Он подошел к занавеске и откинул край.
Что-то внезапно метнулось в воздухе и резко ударило его, отбросив на два шага назад!
Ошеломленный, он несколько мгновений не мог ничего понять, но вдруг почувствовал острую пронизывающую горло боль. И тут же увидел, как на его светлую рубаху быстро падают тяжелые густые капли.
— Что за черт, да это ведь кровь… — Он удивленно произнес слова в полный голос, но сам услышал их далекими и глухими.
Темная неживая кровь продолжала течь, заливая рубаху, и Коули оцепенел, не понимая происходящего. «Быть может, это просто сон», — мелькнуло у него в голове, но тут же новый острый приступ боли заставил его очнуться и мысль о помощи, как гибнущая птица, забилась, обращаясь к небу. Он попытался закричать, позвать… кого угодно! Но вместо крика вырвался натужный хрип, дыхание перехватило, как будто бы вокруг не стало воздуха.
Он сделал новое усилие… но все потемнело и кануло.
Гамильтон приехал как всегда к положенному утреннему часу на службу и окунулся в работу.
Вчера поздно вечером позвонил телефон и он по номерному определителю понял, что это Гильберт: «Прости что в такое время, — извинился тот, — но тебя долго не было дома. Ты еще не ложишься спать?» — «Нет, все в порядке, я смотрю баскетбольную встречу.» — «Ах да, и у меня телевизор на этой программе… вон какой красивый мяч забросили. — Это был тот самый мяч маленького защитника, одного из самых знаменитых спортсменов Америки. — Я ненадолго тебя оторву. — Он сделал небольшую паузу. — Дело в том, что мама перед смертью оставила записку. Однако судья тогда решил не давать ее мне до совершеннолетия.» — «Наверно правильно, Гильберт, они не хотели тебя лишний раз травмировать.» — «Наверно. Сегодня я разговаривал в городском суде. Там заявили, что я могу получить ее без всяких препятствий, записка у вас в полицейском архиве. И я бы очень тебя попросил…» — «Конечно, конечно, — заверил Гамильтон — я завтра же с утра дам необходимое распоряжение».

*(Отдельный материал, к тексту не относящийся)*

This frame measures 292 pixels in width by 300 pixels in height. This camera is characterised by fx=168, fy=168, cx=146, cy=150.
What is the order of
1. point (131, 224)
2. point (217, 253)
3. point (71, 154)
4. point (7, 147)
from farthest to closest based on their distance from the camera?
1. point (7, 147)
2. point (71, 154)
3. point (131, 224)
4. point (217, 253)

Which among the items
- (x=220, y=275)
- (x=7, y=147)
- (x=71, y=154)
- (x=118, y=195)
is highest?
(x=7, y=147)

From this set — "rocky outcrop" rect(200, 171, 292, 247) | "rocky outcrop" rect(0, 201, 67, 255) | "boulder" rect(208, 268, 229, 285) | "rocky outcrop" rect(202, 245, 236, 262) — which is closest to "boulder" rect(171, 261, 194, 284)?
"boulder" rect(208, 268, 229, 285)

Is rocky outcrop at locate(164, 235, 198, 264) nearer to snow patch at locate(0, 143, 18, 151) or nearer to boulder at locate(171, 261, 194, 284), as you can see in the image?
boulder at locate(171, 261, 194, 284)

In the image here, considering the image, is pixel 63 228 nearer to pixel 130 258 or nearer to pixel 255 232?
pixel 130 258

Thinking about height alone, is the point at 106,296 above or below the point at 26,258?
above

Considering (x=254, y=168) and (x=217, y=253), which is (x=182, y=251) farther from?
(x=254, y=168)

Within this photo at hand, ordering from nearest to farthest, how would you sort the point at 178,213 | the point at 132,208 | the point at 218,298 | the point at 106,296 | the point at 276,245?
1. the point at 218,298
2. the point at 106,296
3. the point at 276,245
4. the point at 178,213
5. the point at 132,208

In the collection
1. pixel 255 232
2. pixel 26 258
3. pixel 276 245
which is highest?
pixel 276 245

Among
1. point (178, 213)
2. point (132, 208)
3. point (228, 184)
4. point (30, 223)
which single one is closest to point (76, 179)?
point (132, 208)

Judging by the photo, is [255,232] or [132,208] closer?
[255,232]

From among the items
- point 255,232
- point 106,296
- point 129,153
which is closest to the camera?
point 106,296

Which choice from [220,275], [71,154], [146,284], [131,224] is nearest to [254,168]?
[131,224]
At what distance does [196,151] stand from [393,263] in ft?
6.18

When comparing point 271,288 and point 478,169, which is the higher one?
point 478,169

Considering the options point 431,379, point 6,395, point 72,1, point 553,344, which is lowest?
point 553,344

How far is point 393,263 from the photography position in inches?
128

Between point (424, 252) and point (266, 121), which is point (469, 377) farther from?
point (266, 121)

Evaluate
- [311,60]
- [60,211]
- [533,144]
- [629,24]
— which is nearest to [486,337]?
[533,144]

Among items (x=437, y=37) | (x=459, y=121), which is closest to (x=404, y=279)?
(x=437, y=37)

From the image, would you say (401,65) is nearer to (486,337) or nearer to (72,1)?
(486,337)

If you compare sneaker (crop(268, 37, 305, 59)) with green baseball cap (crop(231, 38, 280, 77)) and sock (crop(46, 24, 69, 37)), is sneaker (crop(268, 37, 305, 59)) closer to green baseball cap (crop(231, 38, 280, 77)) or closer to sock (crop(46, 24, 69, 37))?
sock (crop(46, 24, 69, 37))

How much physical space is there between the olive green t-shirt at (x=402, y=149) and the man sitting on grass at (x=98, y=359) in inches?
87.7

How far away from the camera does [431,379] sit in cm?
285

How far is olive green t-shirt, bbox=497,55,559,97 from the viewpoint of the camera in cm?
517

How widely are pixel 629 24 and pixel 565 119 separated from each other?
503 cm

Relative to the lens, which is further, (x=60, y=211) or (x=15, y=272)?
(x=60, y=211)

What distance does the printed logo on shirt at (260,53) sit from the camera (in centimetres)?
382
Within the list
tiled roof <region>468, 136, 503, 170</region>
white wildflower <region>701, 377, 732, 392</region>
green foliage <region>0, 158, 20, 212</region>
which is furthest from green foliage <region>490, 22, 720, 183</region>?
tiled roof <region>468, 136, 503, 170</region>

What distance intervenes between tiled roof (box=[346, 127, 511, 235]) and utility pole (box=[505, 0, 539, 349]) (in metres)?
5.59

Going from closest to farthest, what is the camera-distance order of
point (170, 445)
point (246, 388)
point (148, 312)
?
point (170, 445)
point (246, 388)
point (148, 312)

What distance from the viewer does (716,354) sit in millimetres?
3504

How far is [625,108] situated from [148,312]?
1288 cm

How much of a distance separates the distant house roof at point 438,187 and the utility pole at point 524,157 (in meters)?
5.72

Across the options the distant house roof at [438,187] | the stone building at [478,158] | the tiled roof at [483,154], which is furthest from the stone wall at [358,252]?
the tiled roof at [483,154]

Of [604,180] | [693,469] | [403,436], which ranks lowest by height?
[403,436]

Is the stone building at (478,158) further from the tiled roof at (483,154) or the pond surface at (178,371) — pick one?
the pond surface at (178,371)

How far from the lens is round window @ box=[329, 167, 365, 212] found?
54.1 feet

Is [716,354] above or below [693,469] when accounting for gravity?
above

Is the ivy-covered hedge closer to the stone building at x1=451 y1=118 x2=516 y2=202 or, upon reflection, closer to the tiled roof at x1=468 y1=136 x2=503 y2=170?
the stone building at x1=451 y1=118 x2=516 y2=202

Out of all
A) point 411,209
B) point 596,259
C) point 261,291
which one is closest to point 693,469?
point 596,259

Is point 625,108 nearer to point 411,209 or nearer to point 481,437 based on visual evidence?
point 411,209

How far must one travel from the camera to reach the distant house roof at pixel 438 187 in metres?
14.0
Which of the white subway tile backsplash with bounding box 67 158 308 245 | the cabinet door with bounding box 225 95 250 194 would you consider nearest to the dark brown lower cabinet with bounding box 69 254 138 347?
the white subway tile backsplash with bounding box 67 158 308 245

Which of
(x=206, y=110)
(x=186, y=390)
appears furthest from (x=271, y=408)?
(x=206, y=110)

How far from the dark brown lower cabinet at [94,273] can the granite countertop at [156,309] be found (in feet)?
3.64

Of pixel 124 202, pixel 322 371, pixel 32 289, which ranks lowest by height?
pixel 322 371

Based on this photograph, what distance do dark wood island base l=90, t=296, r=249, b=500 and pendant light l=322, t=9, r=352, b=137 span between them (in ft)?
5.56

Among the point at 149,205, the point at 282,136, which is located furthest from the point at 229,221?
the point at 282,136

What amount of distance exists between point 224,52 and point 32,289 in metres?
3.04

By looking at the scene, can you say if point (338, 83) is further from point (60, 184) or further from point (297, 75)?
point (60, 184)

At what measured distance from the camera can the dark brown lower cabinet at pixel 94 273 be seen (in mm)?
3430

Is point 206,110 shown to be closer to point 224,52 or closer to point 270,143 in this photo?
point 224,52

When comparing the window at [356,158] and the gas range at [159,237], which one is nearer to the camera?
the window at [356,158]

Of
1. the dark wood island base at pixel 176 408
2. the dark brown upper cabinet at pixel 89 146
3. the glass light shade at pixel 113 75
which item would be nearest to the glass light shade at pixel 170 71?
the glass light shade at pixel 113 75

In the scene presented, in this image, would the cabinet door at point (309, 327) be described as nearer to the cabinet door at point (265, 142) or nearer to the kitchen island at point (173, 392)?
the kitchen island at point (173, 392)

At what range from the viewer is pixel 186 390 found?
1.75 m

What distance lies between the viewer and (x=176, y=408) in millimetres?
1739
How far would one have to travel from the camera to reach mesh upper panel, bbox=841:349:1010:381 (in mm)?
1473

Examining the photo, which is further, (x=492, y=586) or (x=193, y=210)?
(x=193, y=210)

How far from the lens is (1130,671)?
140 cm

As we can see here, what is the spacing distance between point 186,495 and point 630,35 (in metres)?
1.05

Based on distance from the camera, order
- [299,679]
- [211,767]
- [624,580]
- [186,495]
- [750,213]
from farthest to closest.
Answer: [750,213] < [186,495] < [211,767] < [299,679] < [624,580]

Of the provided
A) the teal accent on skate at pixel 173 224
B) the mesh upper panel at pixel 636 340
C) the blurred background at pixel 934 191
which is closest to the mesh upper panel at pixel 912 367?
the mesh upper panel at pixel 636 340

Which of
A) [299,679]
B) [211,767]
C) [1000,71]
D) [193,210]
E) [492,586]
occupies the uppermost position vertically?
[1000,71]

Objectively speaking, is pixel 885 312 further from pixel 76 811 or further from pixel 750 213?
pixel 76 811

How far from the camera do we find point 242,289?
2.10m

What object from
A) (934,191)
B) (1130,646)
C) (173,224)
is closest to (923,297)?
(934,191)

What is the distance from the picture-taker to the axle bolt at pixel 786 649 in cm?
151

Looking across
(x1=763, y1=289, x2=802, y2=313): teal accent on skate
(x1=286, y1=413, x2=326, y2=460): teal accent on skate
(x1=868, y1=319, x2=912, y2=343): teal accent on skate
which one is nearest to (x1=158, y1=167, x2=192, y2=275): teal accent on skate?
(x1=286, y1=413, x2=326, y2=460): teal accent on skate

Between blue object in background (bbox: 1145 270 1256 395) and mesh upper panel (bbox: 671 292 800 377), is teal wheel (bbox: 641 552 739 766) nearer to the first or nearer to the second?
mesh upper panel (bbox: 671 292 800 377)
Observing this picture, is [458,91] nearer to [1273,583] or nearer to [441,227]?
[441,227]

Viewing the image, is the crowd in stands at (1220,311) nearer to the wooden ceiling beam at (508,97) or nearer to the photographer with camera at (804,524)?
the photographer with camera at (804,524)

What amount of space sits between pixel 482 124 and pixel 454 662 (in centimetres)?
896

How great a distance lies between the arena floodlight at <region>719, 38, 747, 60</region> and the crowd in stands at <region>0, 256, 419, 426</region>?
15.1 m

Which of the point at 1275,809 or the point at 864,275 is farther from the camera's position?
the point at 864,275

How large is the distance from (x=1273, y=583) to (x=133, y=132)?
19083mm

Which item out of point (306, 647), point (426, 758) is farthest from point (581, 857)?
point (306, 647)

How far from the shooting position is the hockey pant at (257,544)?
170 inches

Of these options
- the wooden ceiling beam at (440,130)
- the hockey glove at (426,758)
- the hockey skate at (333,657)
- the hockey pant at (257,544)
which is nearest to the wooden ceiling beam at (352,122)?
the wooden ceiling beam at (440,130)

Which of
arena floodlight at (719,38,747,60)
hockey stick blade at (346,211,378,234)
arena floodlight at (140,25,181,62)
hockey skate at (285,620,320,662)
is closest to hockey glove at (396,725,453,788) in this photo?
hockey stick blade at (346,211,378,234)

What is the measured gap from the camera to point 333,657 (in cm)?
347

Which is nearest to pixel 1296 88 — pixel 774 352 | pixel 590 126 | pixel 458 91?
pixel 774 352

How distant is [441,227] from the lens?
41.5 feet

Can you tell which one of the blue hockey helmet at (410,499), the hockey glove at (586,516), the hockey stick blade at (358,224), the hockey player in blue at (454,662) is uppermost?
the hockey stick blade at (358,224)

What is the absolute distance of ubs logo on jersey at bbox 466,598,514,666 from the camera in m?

Он с этого утром и начал, потом просмотрел поступившие из столицы Штата оперативные сводки, и уже заканчивал инструктаж сотрудников, когда как снег на голову пришло сообщение о старом Коули.
Его жена, возвратившись домой, сразу отправилась спать, полагая, что муж очень скоро вернется. Утром, заглянув в его комнату, решила, что тот отправился до завтрака по каким-нибудь хозяйственным делам, что иногда бывало. Постель он тоже всегда сам застилал… Ресторан начинал работать в десять утра, и вот около этого времени пришедшие на работу служащие и обнаружили труп хозяина.
Что именно произошло, никто из них не понял и, судя по залитой кровью груди и горлу, все решили, что он был ночью зверски зарезан. Об этом и сообщили.
Гамильтон немедленно выехал. Во второй машине, заскочивший в госпиталь за медэкспертом Фолби, сразу вслед привез самого Уолтера.
— Шеф, — чуть смущенно проговорил он, — я просил господина директора послать кого-нибудь из сотрудников, но он сам пожелал.
— Ей-богу, не стоило, Билл, — сказал Гамильтон, пожимая тому руку перед входом в ресторан.
— Ничего, Фрэнк, мне сейчас лучше поработать.
— Понимаю. Тогда пошли.
Около входа толпились служащие и уже собралась изрядная куча окрестных зевак, по преимуществу женского и детского пола. В дверях, как и положено, стоял полицейский.
— Вот эти двое, сэр, — он показал на мужчину и женщину, — они первыми увидели труп.
— Сержант, снимите с них протокольные показания. Прошу вас, Билл.